Department of Engineering Physics

First Advisor

Larry W. Burggraf, PhD


This thesis presents the results of a preliminary study of parameters essential to the development of a scintillation flow-cell detector with improved characteristics over existing cells. Such a detector with better than 10% alpha energy resolution could provide in situ capability to detect and identify important alpha-emitting radionuclides in dilute aqueous solutions. Gel-silica is a potential candidate that may provide the needed improvement in resolution while maintaining 100% detection efficiency; however, gel-silica with useful light output is yet to be developed.

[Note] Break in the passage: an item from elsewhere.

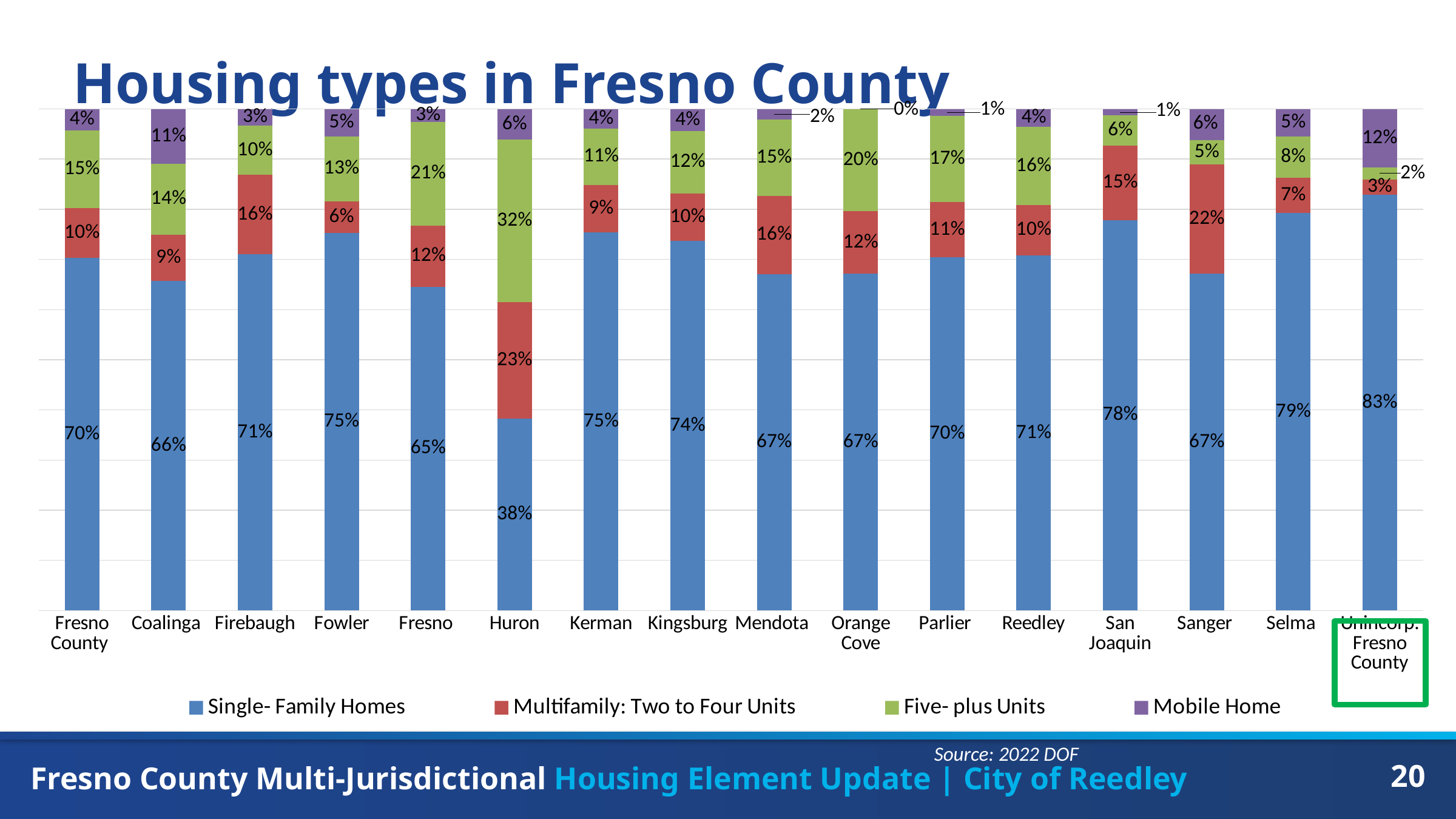
What is the difference between the Single- Family Homes share in Selma and in Huron? 41% What is the Mobile Home share for Coalinga? 11% Which category has the lowest Single- Family Homes share? Huron What is the title of the chart? Housing types in Fresno County Which has a larger Five- plus Units share, Orange Cove or Reedley? Orange Cove What is the Multifamily: Two to Four Units share for Sanger? 22% What share of housing in Huron is Single- Family Homes? 38% What is the Five- plus Units share for Fresno? 21% How many categories are shown on the x axis? 16 How many series does the legend list? 4 Which category has the highest Single- Family Homes share? Unincorp. Fresno County What kind of chart is shown on the slide? Stacked bar chart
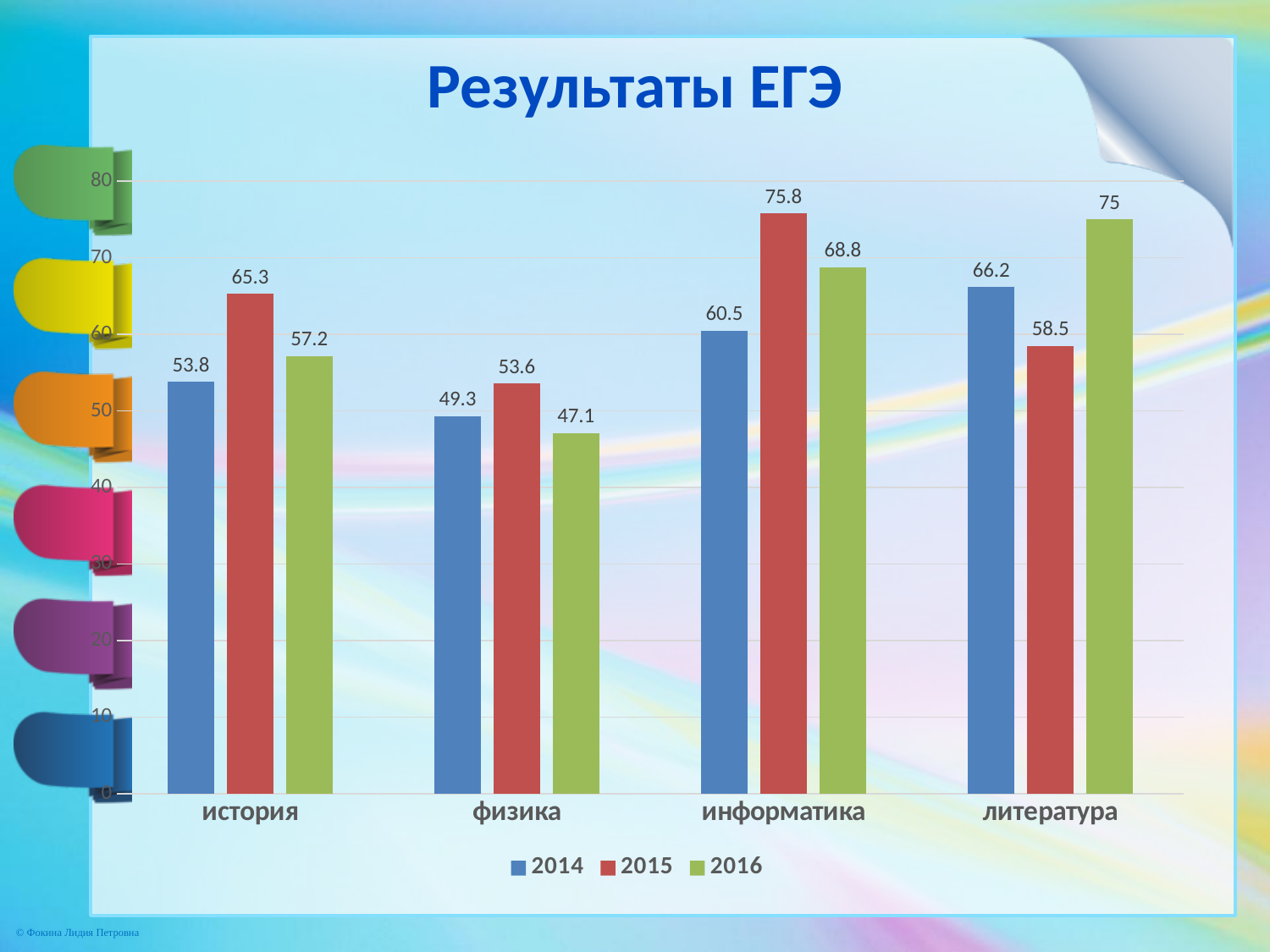
How many series does the legend list? 3 What is the value for информатика in 2015? 75.8 What kind of chart is shown on the slide? bar chart What is the value for литература in 2014? 66.2 How many categories are shown on the x axis? 4 Which is larger for литература: the 2015 value or the 2016 value? 2016 What is the value for физика in 2016? 47.1 What is the difference between the 2015 and 2014 values for история? 11.5 Which category has the lowest value in the 2014 series? физика What is the title of the chart? Результаты ЕГЭ Which category has the highest value in the 2016 series? литература Is the value for информатика in 2014 greater or less than 70? less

As a step toward realizing the system described, the dependence of alpha detection efficiency and intrinsic energy resolution on the phase dimensions in heterogeneous scintillation detectors is examined. Two main areas of this research are: (1) computer modeling of the geometric detection efficiency and intrinsic energy resolution in porous glass scintillation detectors, and (2) experiments designed to test model predictions and provide data on the detection of alphas in porous glass structures. Experimental emphasis is on alpha detection in gel-silica filled with liquid scintillant. Results show that phase dimensions must be considered in constructing a flow-cell detector for alpha spectroscopy, and that the dimensions available in gel-silica provide for excellent intrinsic energy resolution, as well as 100% detection efficiency.